Until next time, Pension Geeks!
Allison
The past three decades have shown that the CEOs and CFOs of America's companies will structure the supply chain to maximize short-term profits by picking countries with reduced wages and environmental regulations. The past two years have exposed the fragility of what they have wrought. It has been proven many times over that most companies are not particularly good at risk management, especially regarding fat tail risk.
I generally don't like subsidizing companies, but if that is what it takes to convince them to bring critical manufacturing back to North America, then it is an unfortunate but necessary step. Since the US already has relatively low taxes and also relatively low regulation in many areas when compared to places like Europe, it is not really possible to bring these types of industries homes with tax cuts and deregulation because the competitors are places like China, Taiwan, and South Korea which are structured to shove through industrial policies to encourage companies to be there and bulldoze through barriers to development. So unfortunately, things like the CHIPS Act are necessary evils and it appears to be working.

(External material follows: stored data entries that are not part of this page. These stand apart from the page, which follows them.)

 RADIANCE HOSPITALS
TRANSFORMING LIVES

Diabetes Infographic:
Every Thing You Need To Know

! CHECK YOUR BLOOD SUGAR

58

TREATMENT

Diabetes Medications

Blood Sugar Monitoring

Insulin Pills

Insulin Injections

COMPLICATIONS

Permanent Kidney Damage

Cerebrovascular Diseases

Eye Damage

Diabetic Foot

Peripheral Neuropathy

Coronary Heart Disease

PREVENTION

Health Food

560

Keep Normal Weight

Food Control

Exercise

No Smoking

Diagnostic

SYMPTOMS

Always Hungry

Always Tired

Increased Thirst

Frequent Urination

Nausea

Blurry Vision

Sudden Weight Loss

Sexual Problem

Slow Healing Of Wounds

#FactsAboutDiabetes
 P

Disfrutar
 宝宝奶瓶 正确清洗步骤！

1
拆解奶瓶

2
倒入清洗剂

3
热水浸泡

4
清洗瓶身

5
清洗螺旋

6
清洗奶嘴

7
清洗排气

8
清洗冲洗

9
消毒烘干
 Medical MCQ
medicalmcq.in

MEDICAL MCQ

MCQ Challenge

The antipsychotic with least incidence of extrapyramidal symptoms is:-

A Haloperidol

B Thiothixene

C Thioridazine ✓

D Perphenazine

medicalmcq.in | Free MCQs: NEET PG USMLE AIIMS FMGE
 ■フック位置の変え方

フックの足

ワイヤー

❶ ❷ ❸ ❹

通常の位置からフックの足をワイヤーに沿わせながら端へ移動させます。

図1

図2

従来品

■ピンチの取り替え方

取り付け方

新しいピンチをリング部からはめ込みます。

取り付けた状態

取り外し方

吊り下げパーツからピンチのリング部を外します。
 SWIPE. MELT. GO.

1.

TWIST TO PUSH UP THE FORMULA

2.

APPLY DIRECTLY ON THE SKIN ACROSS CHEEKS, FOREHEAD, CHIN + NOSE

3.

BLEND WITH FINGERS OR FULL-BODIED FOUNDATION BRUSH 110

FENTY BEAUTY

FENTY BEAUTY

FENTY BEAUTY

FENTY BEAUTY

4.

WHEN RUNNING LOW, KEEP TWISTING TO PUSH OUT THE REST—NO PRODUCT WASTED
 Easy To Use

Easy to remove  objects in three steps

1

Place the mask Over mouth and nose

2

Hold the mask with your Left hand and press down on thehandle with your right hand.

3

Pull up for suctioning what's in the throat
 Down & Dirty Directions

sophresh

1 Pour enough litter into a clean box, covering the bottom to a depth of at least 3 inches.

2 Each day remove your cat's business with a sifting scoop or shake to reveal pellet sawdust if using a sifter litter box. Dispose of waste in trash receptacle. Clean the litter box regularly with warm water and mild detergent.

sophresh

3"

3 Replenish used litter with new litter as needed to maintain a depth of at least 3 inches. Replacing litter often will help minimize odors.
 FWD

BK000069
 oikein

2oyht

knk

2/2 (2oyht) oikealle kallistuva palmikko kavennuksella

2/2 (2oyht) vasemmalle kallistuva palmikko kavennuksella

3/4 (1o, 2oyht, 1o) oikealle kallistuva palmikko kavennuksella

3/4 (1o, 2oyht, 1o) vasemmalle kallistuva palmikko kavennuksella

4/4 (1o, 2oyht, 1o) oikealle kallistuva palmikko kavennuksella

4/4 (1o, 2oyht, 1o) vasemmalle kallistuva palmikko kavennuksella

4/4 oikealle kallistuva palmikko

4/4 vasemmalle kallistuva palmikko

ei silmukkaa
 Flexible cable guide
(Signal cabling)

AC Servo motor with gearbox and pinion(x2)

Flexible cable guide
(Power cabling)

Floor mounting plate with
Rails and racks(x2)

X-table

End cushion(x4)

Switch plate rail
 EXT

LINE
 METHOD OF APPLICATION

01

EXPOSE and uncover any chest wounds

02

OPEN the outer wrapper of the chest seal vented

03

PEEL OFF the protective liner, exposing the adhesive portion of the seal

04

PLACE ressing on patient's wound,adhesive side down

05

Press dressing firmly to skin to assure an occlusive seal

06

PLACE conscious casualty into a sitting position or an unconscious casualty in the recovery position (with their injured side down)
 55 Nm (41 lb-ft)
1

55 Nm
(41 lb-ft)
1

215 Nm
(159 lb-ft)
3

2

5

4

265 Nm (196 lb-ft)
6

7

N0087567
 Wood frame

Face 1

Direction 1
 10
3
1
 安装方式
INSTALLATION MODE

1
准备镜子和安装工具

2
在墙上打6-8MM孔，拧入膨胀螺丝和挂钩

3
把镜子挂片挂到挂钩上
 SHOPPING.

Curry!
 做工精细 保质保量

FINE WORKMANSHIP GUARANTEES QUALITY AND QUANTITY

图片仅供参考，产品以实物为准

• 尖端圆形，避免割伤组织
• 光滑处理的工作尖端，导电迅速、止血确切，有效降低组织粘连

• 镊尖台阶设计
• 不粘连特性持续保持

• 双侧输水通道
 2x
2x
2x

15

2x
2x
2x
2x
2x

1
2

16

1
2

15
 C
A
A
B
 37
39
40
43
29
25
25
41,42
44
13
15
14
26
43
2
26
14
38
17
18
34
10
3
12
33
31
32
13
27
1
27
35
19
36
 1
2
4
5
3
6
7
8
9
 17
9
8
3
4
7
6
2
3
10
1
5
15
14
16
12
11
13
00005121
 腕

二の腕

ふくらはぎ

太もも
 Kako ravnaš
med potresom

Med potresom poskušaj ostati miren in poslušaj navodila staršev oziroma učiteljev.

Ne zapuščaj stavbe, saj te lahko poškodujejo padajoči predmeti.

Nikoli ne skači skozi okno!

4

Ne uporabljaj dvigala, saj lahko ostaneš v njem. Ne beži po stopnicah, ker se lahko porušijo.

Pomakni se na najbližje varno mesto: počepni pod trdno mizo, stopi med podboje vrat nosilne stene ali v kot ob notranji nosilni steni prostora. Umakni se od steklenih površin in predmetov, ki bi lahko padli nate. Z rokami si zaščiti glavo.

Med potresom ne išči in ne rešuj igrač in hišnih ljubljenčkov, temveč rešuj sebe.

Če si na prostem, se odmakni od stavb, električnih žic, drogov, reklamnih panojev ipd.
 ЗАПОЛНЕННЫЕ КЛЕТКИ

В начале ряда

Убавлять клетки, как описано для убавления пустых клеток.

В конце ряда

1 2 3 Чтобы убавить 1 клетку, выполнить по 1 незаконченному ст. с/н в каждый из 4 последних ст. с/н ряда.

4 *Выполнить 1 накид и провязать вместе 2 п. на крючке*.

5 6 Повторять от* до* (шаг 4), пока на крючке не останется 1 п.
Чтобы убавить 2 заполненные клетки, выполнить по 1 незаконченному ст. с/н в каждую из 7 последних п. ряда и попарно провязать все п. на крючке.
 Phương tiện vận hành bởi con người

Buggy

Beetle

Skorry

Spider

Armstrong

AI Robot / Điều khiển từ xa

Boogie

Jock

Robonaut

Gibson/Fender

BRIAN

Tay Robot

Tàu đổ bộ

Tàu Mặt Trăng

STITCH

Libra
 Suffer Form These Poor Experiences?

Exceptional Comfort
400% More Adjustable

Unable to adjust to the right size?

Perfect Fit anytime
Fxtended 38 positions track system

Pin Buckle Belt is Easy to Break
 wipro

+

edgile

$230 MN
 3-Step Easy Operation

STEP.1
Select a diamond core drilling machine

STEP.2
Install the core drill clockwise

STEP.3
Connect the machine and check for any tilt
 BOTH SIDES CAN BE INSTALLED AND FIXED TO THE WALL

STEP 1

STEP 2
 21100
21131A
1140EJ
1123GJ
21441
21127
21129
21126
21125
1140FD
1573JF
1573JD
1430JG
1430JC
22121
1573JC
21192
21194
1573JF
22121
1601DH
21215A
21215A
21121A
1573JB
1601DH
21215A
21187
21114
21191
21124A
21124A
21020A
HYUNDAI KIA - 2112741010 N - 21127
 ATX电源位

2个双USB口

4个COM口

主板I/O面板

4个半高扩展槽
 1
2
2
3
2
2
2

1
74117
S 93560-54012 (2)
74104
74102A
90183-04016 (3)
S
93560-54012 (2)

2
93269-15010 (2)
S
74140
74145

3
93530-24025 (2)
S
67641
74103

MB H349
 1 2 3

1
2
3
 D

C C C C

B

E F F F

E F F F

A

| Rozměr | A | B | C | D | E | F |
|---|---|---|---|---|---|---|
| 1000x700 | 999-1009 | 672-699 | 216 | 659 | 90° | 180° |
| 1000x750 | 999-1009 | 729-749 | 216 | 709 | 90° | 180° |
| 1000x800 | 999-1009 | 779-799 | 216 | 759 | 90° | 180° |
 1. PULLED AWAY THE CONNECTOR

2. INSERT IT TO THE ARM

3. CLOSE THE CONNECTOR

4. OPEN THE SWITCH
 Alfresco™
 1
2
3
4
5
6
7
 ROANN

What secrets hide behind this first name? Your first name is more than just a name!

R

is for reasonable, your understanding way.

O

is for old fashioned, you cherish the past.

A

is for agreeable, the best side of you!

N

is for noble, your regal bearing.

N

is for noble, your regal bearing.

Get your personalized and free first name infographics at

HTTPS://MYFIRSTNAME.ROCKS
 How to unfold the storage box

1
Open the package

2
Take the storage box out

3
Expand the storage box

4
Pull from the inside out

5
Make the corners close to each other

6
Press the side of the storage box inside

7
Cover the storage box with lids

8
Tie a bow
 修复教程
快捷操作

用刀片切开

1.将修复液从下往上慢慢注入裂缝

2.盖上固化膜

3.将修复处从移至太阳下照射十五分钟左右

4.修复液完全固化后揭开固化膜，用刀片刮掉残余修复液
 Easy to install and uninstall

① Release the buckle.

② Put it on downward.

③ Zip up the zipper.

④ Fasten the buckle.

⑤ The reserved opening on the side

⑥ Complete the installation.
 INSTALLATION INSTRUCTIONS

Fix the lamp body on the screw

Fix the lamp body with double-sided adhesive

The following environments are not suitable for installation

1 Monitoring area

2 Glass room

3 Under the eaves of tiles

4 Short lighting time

Related to green energy, there is a huge difference between the new energy systems and the old style infrastructure. Old energy infrastructure was very centralized with big projects and either government agencies or regulated public utilities. The key to the future renewable energy is that muc of it is going to be very decentralized, down to household rooftop solar. Increased efficiency is also very decentralized down to individual appliances in homes and businesses. So the big old style infrastructure spending on large projects won't work.
The key is going to be the rebates and tax credits to convince individual actors to install these technologies to achieve critical tipping points where they have enough momentum to overcome much of the cost advantage that old depreciated industries have, especially when those old industries are scrimping on O&M and accepting lower reliability to keep those costs low (e.g. Texas natural gas systems did not heat trace due to the cost and their systems literally froze in the deep freeze 18 months ago shutting down natural gas electrical production). Two decades from now, it is likely that a lot of the existing transmission infrastructure will be shunting local energy production among users and generators on a neighborhood level instead of the current model of bringing it in from hundreds of miles away.
Initial large government expenditures on new technologies goes back 200 years to the Erie Canal and when the US gave away much of the country to railroad companies to create the immense railroad network the country grew on. Other major investments were the large western dams for irrigation and power, rural electrification programs, the Interstate Highway network, etc. These were all heavily or entirely subsidized by government and so have current cost advantages over competing technologies today. Commuters driving on interstate highways funded through US General Fund instead of increased Highway Gas Tax moan about the cost of subsidizing a public transit system and state that it should pay its own way, not realizing the road they are driving on did not pay its own way.
"High returns and complete risk hedging—what could go wrong?"
Did you mean *incomplete* risk hedging? The paragraph before was about funds not being able to buy enough bonds to hedge. Or is it about duration risk was hedged but tail risk (gamma?) wasn't? (The following paragraph wasn't clear.)